Abstract
Stichoposide D (STD) is a marine triterpene glycoside isolated from sea cucumbers. We examined the molecular mechanisms underlying the antitumor activity of STD in human leukemia cells. The role of Fas (CD95), ceramide synthase 6 (CerS6) and p38 kinase during STD-induced apoptosis was examined in human leukemia cells. In addition, the antitumor effects of STD in K562 and HL-60 leukemia xenograft models were investigated. We found that STD induces Fas translocation to lipid rafts, and thus mediates cell apoptosis. We also observed the activation of CerS6 and p38 kinase during STD-induced apoptosis. The use of methyl-β-cyclodextrin and nystatin to disrupt lipid rafts prevents the clustering of Fas and the activation of CerS6 and p38 kinase, and also inhibits STD-induced apoptosis. Specific inhibition by Fas, CerS6, and p38 kinase siRNA transfection partially blocked STD-induced apoptosis.
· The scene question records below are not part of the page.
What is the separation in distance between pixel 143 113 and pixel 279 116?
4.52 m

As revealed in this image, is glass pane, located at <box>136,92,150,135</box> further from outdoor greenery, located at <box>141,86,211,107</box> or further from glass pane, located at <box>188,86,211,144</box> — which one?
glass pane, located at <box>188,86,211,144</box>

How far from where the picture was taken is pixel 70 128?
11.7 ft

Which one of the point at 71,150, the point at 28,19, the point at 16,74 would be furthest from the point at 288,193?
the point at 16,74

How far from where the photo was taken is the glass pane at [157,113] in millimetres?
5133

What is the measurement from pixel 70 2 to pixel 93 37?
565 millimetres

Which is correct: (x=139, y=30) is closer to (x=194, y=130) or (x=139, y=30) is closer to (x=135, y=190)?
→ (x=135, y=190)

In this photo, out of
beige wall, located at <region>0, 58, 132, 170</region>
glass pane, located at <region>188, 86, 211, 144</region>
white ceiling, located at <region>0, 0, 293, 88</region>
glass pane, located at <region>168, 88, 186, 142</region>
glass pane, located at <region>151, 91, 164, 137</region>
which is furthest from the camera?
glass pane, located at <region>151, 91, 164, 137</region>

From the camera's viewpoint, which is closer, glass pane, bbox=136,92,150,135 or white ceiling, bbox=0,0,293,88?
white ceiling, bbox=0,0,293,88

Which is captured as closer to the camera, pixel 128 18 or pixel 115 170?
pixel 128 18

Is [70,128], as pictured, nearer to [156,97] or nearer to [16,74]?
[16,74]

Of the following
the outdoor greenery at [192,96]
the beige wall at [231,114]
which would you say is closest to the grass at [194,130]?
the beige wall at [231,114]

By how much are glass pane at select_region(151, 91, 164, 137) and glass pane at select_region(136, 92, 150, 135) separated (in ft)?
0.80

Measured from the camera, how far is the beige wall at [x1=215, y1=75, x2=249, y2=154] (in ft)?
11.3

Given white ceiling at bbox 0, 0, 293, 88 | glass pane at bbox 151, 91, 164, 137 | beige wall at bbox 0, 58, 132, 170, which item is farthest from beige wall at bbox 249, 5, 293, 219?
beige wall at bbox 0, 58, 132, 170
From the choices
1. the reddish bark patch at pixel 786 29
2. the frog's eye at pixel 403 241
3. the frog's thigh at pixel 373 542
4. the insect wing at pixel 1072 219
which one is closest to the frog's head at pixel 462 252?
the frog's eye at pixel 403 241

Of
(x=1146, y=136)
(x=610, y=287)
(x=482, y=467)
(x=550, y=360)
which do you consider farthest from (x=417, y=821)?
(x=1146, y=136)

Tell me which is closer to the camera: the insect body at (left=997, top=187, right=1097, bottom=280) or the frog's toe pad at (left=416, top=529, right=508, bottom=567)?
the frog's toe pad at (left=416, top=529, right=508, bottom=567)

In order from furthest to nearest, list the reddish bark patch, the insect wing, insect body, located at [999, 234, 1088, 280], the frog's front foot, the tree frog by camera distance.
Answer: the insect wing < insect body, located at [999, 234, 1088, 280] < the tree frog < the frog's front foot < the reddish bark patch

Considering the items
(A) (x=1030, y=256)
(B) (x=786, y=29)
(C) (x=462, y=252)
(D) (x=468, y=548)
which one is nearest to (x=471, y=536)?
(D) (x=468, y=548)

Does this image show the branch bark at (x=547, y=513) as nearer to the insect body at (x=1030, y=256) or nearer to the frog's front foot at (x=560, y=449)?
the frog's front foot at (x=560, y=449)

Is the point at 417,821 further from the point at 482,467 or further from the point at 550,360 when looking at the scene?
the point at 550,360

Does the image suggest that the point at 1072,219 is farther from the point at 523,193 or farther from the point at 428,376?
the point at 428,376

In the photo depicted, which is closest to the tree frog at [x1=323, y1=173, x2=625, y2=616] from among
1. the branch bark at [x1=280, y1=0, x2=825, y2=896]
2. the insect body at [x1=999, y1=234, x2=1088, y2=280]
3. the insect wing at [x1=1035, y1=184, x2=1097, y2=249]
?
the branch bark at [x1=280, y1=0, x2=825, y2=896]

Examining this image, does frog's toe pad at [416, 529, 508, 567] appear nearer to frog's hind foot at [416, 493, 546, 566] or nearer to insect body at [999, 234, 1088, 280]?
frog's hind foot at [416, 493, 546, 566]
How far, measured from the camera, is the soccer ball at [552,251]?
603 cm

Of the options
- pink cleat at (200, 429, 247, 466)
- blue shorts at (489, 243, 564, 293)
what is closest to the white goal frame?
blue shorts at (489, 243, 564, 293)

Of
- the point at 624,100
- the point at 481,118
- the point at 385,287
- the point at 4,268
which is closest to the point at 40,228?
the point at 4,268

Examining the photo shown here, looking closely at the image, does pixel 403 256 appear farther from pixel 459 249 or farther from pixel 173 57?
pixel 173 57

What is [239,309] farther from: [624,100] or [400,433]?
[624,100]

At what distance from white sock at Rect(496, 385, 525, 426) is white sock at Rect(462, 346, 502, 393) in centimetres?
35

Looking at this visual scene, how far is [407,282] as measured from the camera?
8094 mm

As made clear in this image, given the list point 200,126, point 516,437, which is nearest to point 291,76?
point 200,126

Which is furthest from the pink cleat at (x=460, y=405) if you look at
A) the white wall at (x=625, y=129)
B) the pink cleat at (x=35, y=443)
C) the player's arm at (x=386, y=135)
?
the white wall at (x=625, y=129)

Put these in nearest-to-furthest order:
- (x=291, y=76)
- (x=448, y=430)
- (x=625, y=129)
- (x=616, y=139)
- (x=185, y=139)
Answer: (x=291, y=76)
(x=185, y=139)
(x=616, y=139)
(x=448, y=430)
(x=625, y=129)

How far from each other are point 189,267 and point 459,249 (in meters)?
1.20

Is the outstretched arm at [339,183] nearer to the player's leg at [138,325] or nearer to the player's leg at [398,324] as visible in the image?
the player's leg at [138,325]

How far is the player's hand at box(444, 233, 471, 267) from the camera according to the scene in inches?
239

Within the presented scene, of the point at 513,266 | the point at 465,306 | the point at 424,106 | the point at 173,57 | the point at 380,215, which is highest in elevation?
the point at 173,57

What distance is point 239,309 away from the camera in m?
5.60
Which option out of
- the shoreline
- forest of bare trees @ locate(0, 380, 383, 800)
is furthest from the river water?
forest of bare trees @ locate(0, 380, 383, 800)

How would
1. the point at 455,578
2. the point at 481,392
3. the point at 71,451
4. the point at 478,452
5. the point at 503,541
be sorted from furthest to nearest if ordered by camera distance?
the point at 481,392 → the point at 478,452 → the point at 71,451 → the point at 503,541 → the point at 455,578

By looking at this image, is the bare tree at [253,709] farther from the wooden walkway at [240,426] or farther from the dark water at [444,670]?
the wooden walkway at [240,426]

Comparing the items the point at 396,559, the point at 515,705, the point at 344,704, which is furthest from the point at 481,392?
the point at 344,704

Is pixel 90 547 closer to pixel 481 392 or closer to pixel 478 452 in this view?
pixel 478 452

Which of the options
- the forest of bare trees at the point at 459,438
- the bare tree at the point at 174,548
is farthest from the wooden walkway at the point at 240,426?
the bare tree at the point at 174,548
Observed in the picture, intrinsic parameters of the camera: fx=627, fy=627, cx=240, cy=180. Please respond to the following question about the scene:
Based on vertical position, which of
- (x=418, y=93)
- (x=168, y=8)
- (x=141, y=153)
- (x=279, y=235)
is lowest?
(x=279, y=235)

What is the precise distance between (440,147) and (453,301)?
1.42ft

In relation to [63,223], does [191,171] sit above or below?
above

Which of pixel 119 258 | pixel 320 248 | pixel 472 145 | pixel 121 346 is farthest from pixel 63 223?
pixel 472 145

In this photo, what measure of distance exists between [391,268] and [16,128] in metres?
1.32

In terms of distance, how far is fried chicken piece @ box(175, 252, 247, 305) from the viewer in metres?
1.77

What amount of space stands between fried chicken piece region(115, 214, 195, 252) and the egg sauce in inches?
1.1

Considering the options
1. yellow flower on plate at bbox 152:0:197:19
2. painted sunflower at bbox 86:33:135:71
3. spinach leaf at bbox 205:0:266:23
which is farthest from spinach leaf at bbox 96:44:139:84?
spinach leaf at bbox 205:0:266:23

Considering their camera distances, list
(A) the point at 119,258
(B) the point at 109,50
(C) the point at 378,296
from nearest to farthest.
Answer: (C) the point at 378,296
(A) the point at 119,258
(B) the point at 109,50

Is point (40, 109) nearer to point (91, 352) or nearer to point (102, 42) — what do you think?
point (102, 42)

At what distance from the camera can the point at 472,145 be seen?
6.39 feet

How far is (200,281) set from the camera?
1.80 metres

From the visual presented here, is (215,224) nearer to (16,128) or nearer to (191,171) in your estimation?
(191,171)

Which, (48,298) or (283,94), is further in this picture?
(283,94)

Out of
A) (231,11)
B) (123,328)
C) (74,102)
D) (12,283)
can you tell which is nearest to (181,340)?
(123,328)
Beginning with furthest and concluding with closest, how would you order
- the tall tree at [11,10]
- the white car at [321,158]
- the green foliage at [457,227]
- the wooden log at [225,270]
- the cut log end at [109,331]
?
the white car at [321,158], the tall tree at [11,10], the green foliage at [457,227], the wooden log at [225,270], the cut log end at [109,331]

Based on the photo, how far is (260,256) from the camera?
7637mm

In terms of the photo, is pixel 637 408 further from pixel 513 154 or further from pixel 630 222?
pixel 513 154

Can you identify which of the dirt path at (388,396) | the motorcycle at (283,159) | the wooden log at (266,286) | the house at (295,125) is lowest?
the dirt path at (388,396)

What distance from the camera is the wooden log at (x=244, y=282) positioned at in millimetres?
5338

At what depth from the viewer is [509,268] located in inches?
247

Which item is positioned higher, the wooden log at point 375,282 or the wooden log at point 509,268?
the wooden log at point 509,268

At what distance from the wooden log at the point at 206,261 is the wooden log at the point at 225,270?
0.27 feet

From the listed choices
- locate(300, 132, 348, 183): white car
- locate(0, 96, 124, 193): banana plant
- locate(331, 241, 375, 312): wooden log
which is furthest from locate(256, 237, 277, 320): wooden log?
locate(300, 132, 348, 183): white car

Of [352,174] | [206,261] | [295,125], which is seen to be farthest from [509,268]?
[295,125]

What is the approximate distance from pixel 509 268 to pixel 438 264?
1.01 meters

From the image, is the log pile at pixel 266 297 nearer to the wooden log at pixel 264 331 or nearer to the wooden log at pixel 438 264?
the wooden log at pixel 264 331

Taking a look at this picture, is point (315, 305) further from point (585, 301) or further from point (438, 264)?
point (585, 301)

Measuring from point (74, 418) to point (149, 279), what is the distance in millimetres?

In addition, STD has antitumor activity through the activation of CerS6 and p38 kinase without displaying any toxicity in HL-60 and K562 xenograft models. We observed that the anti-tumor effect of STD is partially prevented in CerS6 shRNA-silenced xenograft models. We first report that Fas/CerS6/p38 kinase activation in lipid rafts by STD is involved in its anti-leukemic activity. We also established that STD is able to enhance the chemosensitivity of K562 cells to etoposide or Ara-C. These data suggest that STD may be used alone or in combination with other chemotherapeutic agents to treat leukemia.
Highlights
Ceramide is a structural component of the membrane with important roles in the regulation of cell growth, cell differentiation, apoptosis, and cell senescence [1]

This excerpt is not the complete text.